Metamath Proof Explorer

Theorem difin0ss

Description: Difference, intersection, and subclass relationship. (Contributed by NM, 30-Apr-1994) (Proof shortened by Wolf Lammen, 30-Sep-2014)

		Ref	Expression
	Assertion	difin0ss	⊢ ( ( ( 𝐴 ∖ 𝐵 ) ∩ 𝐶 ) = ∅ → ( 𝐶 ⊆ 𝐴 → 𝐶 ⊆ 𝐵 ) )

────────────────────

→ **PROMPT A**
Decide whether each statement below agrees with the difin0ss theorem page, and answer yes or no for each one. Support each answer by quoting the deciding words from the page. (i) The theorem was contributed by NM on 30-Apr-1994. (ii) Wolf Lammen shortened the proof in 2012. (iii) The description refers to a superclass relationship.
→ **PROMPT B**
In the entries, rewrite everything from the line containing "Glancing at this" down to the end of the entries, replacing "further" with "farther" and leaving everything else unchanged. Omit the pictures from your answer.

(Excerpts from a spatial dataset)
────────────────────

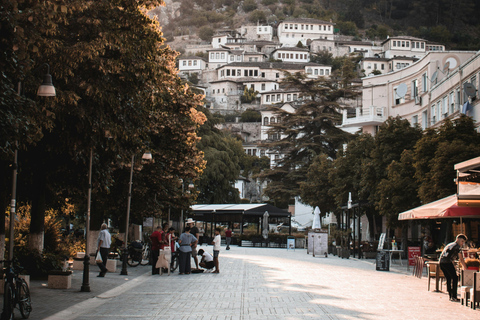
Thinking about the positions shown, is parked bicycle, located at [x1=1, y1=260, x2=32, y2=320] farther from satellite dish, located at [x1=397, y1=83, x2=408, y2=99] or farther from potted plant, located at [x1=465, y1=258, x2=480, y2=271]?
satellite dish, located at [x1=397, y1=83, x2=408, y2=99]

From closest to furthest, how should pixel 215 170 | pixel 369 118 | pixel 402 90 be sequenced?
1. pixel 402 90
2. pixel 215 170
3. pixel 369 118

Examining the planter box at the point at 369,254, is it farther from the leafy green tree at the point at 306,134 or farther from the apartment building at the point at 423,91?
the leafy green tree at the point at 306,134

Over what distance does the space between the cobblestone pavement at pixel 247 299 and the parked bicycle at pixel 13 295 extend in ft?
1.82

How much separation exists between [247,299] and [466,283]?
5151 mm

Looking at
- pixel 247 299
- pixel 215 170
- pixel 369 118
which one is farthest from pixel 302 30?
pixel 247 299

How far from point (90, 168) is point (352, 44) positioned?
6936 inches

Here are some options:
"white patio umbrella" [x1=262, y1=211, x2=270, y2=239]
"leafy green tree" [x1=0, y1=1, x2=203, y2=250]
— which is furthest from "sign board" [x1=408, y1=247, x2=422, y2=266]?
"white patio umbrella" [x1=262, y1=211, x2=270, y2=239]

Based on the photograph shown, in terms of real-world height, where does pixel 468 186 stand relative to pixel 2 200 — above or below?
above

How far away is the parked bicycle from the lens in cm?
1037

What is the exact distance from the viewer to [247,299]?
14383 millimetres

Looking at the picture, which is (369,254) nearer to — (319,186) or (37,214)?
(319,186)

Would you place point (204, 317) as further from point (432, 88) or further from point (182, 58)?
point (182, 58)

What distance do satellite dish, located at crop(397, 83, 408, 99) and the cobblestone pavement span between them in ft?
121

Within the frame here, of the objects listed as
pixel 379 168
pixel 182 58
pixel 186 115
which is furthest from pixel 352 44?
pixel 186 115
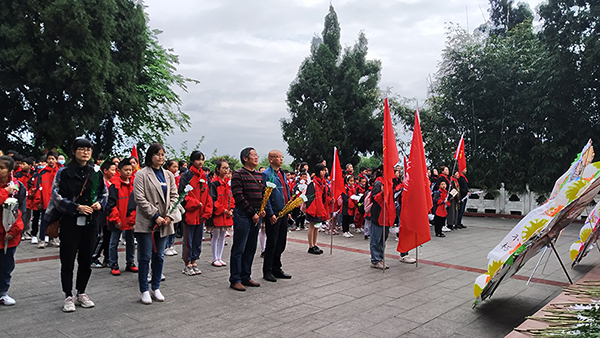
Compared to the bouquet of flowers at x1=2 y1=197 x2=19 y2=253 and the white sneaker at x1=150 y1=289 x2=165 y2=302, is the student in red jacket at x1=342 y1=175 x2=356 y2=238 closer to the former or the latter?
the white sneaker at x1=150 y1=289 x2=165 y2=302

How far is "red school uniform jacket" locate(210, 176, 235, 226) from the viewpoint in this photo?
7152 millimetres

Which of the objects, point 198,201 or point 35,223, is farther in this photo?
point 35,223

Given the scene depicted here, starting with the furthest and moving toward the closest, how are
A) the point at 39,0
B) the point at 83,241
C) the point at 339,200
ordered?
the point at 39,0
the point at 339,200
the point at 83,241

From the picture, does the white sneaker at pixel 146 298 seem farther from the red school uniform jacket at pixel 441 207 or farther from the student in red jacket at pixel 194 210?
the red school uniform jacket at pixel 441 207

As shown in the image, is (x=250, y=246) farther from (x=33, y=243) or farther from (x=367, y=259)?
(x=33, y=243)

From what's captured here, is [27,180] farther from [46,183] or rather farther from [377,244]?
[377,244]

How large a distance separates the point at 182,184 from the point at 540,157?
15425 mm

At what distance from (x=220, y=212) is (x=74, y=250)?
275cm

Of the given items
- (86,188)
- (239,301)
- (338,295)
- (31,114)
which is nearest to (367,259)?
(338,295)

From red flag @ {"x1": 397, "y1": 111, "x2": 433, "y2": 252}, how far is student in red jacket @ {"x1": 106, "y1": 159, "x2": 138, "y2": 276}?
4118 millimetres

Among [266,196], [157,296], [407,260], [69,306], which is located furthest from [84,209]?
[407,260]

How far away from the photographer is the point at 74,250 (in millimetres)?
4645

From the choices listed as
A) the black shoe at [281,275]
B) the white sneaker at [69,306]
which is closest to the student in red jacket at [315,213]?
the black shoe at [281,275]

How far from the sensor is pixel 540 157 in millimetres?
17344
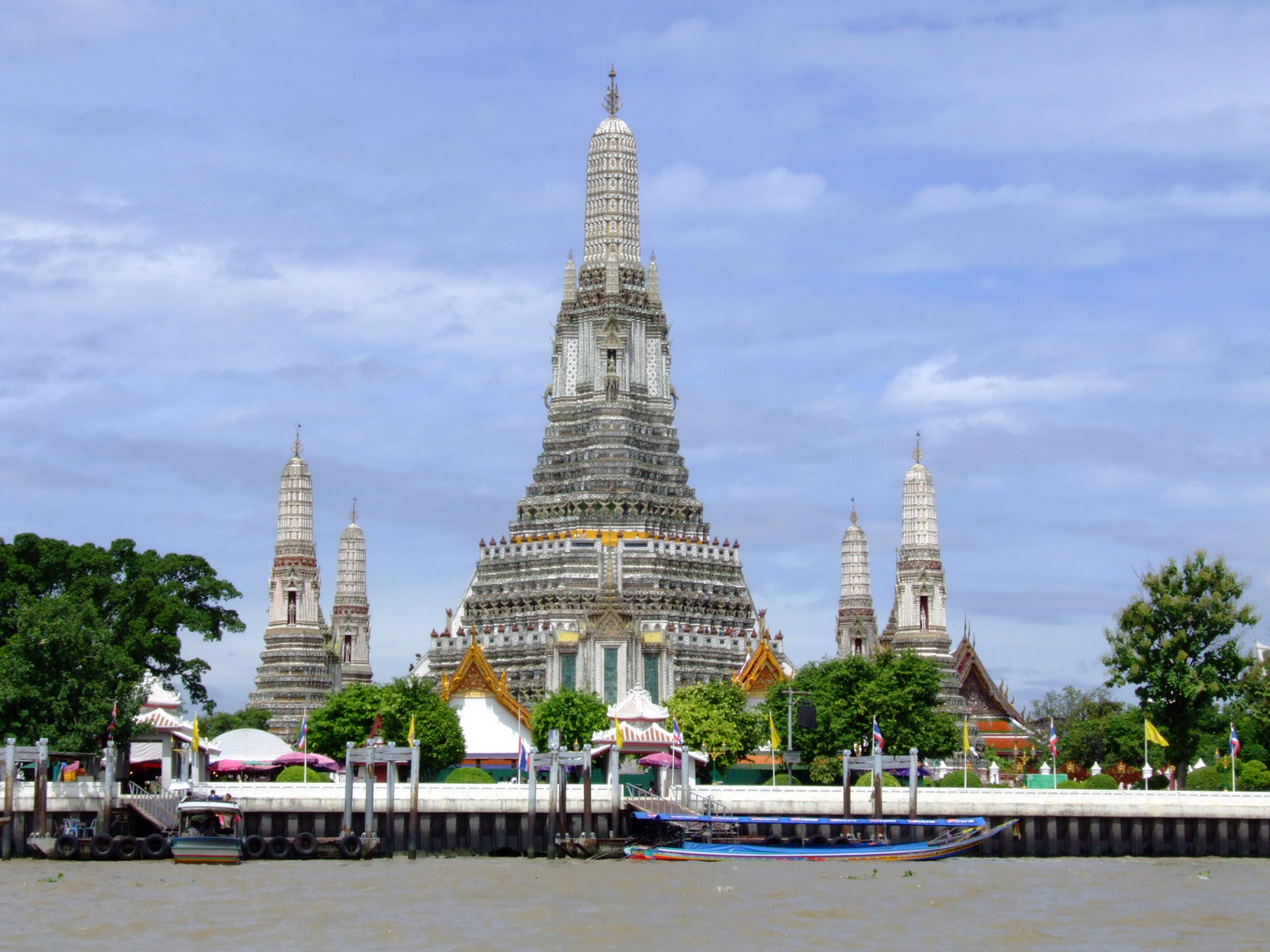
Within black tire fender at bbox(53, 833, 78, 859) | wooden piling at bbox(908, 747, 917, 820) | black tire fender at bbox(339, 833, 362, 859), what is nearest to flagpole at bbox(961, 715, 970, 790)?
wooden piling at bbox(908, 747, 917, 820)

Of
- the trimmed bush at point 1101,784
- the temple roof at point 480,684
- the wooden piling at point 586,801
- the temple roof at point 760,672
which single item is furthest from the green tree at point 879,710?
the wooden piling at point 586,801

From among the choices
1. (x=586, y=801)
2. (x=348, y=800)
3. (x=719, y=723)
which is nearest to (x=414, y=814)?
(x=348, y=800)

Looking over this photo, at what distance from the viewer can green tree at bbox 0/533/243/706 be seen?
9381cm

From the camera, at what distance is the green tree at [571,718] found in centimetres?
9562

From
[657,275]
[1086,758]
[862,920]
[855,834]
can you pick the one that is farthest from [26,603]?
[1086,758]

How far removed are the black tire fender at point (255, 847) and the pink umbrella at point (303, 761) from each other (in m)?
17.9

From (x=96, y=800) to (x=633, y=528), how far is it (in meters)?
49.9

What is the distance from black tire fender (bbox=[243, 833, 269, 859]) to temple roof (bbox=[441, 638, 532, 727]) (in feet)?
106

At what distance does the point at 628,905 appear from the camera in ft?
192

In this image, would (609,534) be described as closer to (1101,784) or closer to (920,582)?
(920,582)

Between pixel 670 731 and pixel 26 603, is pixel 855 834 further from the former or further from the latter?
pixel 26 603

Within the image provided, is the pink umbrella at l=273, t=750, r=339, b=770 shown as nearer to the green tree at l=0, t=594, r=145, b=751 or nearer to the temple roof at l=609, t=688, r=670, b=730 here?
the green tree at l=0, t=594, r=145, b=751

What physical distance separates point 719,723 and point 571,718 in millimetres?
6040

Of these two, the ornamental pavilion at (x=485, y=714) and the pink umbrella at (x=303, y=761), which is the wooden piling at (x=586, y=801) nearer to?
the pink umbrella at (x=303, y=761)
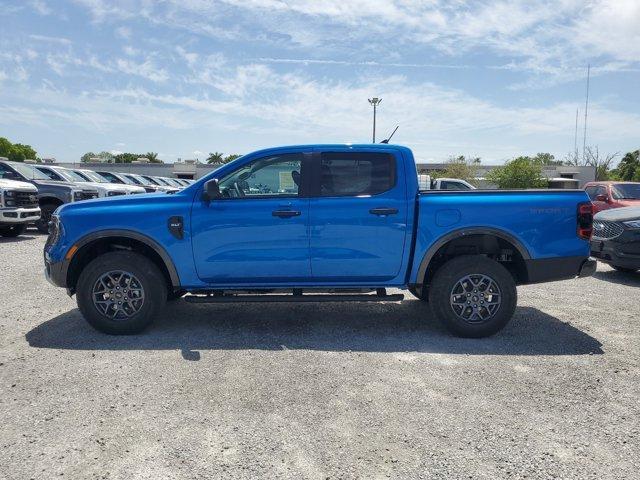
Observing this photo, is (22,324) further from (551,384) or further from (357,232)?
(551,384)

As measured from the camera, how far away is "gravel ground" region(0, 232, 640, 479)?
2.87 metres

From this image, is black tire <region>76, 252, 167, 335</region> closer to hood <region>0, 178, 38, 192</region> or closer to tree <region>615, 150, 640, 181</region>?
hood <region>0, 178, 38, 192</region>

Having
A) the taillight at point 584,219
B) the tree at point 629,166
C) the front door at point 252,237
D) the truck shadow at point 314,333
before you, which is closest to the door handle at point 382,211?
the front door at point 252,237

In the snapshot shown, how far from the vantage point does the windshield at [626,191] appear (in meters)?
12.8

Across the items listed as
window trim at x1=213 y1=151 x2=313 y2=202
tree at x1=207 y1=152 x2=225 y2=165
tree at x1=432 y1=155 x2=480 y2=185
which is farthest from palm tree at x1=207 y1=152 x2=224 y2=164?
window trim at x1=213 y1=151 x2=313 y2=202

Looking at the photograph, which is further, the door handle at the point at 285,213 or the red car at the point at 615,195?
the red car at the point at 615,195

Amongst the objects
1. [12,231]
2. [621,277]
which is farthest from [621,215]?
[12,231]

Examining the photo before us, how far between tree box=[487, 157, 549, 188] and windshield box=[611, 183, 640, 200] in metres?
24.1

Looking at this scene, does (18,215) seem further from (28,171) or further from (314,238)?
(314,238)

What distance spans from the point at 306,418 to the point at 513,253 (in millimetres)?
Answer: 2994

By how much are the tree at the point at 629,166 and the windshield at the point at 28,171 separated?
54667mm

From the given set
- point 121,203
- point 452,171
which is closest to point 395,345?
point 121,203

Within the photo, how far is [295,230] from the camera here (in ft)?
16.4

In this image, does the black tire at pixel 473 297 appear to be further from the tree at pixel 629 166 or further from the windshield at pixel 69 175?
the tree at pixel 629 166
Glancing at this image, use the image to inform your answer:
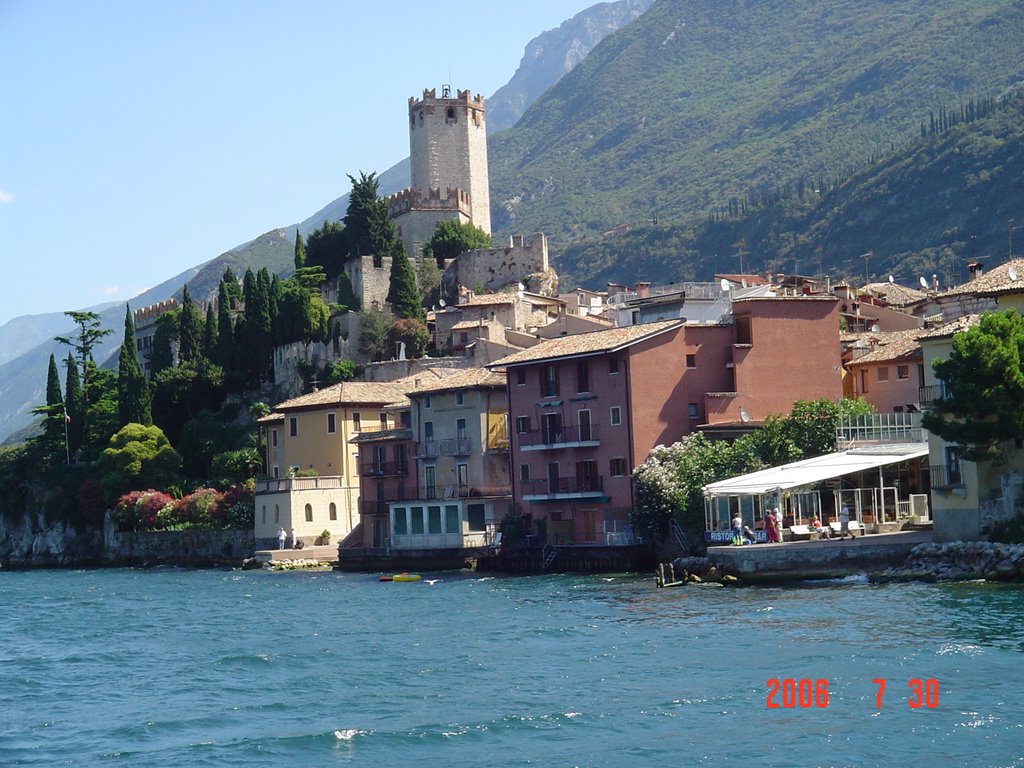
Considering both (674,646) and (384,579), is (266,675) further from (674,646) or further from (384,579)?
(384,579)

────────────────────

→ **TASK SOLUTION A**
(i) Yes: "(Contributed by NM, 30-Apr-1994)"
(ii) No: "(Proof shortened by Wolf Lammen, 30-Sep-2014)"
(iii) No: "Difference, intersection, and subclass relationship."

→ **TASK SOLUTION B**
Glancing at this image, use the image to inform your answer:
Considering both (674,646) and (384,579), is (266,675) farther from (674,646) or farther from (384,579)?
(384,579)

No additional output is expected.